Pound was a star tennis player, winning the Lincoln city tennis championship in 1890 and the university’s men’s singles and doubles titles in 1891 and 1892. She also served as captain and played center on NU’s first women’s basketball game.

Pound is the only woman in NU history to receive a men’s varsity letter.

In 1897, Pound won the Women’s Western Championship and was rated the top tennis player in the country. She was a cyclist, figure skater, skier and golfer.

Pound was a member of a distinguished Nebraska family that included her brother, Roscoe, a prominent legal scholar.

Pound Hall was originally known as Social Sciences Hall when it opened for academic use in 1919. While still under construction in 1918, space within the building supported World War I activities of the Student Army Training Corps.

The building was renamed in the 1960s when it started being used primarily for instruction through Nebraska’s College of Business Administration. The college outgrew the space and moved into its new home, Howard H. Hawks Hall, during summer 2017.

In the last year, the university has completed and will continue fire, life and safety upgrades. These include a fire alarm system, making entrances ADA accessible, lactation spaces, a restroom block, and other general improvements and repairs.

Pound Hall is a multi-use building for general classrooms and office needs, and will not be designated to any one college. It will open during the first week of the fall semester.

Working with Campus Planning and Facilities, the Executive Vice Chancellor’s office planned the third floor office space in Pound Hall. The redesigned space will include units from the College of Arts and Sciences, specifically communication studies, classics and religious studies, philosophy, global studies, ethnic studies, Judaic studies, and women’s and gender studies.

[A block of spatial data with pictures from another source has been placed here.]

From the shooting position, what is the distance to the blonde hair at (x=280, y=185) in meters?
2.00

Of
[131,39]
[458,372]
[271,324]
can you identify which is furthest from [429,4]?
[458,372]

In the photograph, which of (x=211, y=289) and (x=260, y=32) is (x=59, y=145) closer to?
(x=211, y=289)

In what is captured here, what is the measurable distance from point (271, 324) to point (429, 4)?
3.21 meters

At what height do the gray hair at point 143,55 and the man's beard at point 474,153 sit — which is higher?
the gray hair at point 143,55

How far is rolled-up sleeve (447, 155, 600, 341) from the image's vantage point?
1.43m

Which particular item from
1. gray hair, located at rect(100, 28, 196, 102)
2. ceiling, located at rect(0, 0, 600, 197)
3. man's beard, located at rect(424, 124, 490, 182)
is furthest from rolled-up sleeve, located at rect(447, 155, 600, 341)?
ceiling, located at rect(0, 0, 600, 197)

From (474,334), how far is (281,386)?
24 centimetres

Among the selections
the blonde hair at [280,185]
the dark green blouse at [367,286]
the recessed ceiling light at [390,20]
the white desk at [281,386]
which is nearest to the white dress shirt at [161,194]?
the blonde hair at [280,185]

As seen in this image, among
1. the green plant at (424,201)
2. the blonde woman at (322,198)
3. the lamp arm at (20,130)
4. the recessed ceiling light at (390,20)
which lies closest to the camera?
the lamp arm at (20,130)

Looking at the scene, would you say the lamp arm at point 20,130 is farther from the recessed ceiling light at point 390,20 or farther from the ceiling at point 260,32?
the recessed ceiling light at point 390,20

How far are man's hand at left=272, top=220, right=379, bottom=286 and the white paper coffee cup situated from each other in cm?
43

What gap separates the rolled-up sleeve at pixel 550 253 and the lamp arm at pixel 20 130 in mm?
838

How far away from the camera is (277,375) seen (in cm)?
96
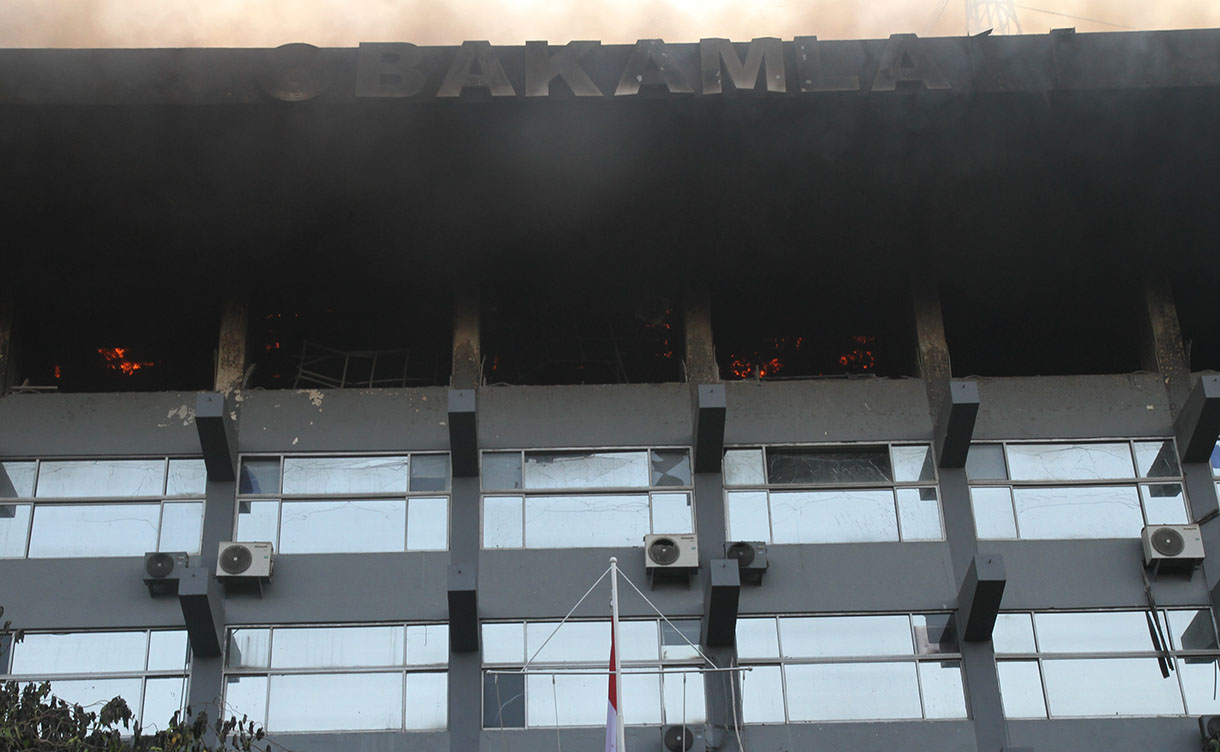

“Pound embodied so many leadership ideals. She advocated for herself and for others and made a significant impact on our history as a university,” said Donde Plowman, executive vice chancellor and chief academic officer. “I am pleased that these diverse studies will be working alongside one another in a space named after such a distinguished alumnus.”

Pound Hall will also serve as temporary home to units from the College of Education and Human Sciences displaced by the replacement of Mabel Lee Hall which is scheduled to begin in fall 2019 and to be completed in spring 2021.

Plans for additional office assignments and renovations in Pound Hall are pending.

Users should note that room numbers in the basement and first floor have changed from previous years. The building code for Pound Hall is LPH.